Both degradations hurt performance

As latency or packet loss rises, the algorithm's effectiveness drops — most sharply when CV penetration is low. Few CVs + degraded comms = many missed brakes.

03

Latency is more critical than packet loss

Even at zero latency, the algorithm performs reasonably well across packet-loss rates. Add latency and the failures compound much faster. Communications jitter is the bigger enemy than message drops.

04

Higher CV penetration stabilizes the system

At 90% and 100% penetration, the negative effects of latency and packet loss become much smaller. More CVs in the network smooths out individual missed messages.

05

Range isn't a variable

At 1,640 ft the RSU covers the entire intersection comfortably, so range was not swept. For larger or non-standard intersections this would need re-evaluation.

06

Aimsun's red-light-runner modeling

Followed Aimsun Technical Support guidance: define a compliant-vehicle signal group, then introduce non-compliant 'through' vehicles that ignore traffic signals. 100% of through vehicles are modeled as potential runners — an extreme scenario.

04 · Discussion

What This Means

Red Light Violation Warning is a clear win for V2X — the algorithm works, but only if the agency invests in the communications layer that carries it.

The simulation makes the case that real-time SPaT and MAP information can prevent red-light running through pre-emptive, zoned deceleration. The control logic is robust enough that latency and packet-loss sensitivity reveal themselves only in degraded-communications regimes — meaning the algorithm is not the weak link.

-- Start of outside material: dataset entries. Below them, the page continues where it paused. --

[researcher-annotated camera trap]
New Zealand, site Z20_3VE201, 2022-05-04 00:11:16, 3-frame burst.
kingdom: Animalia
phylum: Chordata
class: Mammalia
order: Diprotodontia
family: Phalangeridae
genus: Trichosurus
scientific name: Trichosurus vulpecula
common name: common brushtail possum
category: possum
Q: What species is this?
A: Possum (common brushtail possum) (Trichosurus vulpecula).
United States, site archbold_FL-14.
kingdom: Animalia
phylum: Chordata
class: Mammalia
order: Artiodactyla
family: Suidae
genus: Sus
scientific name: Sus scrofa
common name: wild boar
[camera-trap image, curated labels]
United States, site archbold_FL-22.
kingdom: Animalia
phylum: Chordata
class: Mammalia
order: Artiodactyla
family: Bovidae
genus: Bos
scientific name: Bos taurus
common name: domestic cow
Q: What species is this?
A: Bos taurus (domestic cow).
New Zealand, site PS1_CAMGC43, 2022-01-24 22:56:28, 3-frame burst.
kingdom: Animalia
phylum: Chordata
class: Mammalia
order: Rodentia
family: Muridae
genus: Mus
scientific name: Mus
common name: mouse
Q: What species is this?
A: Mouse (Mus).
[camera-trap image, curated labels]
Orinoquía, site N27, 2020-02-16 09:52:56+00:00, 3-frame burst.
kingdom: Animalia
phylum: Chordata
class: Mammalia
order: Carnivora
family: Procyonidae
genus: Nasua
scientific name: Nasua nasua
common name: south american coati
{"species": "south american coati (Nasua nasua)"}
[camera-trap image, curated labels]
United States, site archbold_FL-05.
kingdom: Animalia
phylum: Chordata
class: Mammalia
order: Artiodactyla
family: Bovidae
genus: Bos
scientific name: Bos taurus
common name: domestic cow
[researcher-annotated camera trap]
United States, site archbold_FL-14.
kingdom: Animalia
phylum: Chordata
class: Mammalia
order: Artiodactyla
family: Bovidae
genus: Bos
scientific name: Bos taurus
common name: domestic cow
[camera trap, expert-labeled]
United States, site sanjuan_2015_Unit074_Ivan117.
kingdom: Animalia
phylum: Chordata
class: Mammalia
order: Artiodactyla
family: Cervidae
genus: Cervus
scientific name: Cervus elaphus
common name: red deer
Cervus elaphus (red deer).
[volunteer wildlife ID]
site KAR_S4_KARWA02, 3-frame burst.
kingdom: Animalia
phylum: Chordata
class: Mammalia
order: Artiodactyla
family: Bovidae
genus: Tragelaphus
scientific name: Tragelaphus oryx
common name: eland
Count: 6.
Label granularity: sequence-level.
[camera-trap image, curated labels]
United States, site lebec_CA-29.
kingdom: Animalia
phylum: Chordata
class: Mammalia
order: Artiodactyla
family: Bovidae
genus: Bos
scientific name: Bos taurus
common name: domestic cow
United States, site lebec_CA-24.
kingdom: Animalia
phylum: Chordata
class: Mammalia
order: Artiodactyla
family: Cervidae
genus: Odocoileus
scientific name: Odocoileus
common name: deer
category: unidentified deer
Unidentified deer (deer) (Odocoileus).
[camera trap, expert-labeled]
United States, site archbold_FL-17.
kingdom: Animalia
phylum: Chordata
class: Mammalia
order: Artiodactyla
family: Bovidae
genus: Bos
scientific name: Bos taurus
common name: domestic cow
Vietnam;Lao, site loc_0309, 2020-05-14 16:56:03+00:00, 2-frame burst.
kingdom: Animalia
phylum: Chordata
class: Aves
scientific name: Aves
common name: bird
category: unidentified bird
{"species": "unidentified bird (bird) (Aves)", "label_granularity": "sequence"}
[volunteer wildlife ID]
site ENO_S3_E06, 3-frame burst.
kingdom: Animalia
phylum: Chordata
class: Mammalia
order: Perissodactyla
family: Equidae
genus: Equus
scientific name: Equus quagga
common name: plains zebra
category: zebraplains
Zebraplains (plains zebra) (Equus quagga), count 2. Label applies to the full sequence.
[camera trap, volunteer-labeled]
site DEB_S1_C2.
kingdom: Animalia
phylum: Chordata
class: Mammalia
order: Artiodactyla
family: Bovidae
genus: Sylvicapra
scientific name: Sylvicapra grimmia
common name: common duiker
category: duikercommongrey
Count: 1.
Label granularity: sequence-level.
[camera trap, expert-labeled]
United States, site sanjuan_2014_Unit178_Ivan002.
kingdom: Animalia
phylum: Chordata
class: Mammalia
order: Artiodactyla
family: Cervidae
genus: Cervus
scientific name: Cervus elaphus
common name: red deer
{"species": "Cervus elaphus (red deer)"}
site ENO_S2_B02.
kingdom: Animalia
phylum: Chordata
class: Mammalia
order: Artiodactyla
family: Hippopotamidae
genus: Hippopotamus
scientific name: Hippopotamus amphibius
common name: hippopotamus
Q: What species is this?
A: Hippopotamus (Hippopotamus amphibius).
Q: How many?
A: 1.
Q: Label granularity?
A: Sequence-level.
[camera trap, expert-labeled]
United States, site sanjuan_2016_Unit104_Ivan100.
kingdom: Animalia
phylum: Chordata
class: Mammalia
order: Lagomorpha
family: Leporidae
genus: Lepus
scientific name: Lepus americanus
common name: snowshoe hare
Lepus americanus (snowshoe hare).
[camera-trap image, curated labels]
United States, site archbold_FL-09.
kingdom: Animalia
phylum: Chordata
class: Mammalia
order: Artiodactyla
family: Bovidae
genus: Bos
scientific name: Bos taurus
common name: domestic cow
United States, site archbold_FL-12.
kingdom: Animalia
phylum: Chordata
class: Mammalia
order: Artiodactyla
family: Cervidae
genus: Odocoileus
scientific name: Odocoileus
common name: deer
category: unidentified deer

The latency-versus-packet-loss asymmetry is operationally significant. Network jitter is much harder to engineer out than message reliability, and it's the dominant degradation factor. Agencies sizing V2X infrastructure should prioritize low-latency message paths over high-redundancy packet delivery.

The stabilizing effect of high CV penetration is the strongest argument for an aggressive deployment runway. Caltrans's value proposition isn't 'install RSUs and hope' — it's 'partner with the private sector to drive CV adoption, because the technology pays off in proportion to how many vehicles can use it.'

05 · Recommendations

Deployment Guidance

01

Specify low-latency communications hardware and network design for any Red Light Violation Warning deployment. Latency degrades performance faster than packet loss does.

02

Pair RSU installation with a parallel push for CV adoption — high penetration stabilizes the algorithm against communications imperfection.

03

Use the three-zone deceleration profile as the algorithmic baseline: L_th1 = 32.8 ft, L_th2 = 3× braking distance, L_th3 = 5× braking distance with 4× / 2× / 1× normal deceleration in zones 1 / 2 / 3.

04

Broadcast SPaT at 10 Hz and MAP at 1 Hz at minimum. SPaT freshness directly determines algorithm precision.

05

Coordinate with private-sector OEMs and connected-vehicle vendors. Public deployment alone won't reach the penetration rates that make the system robust.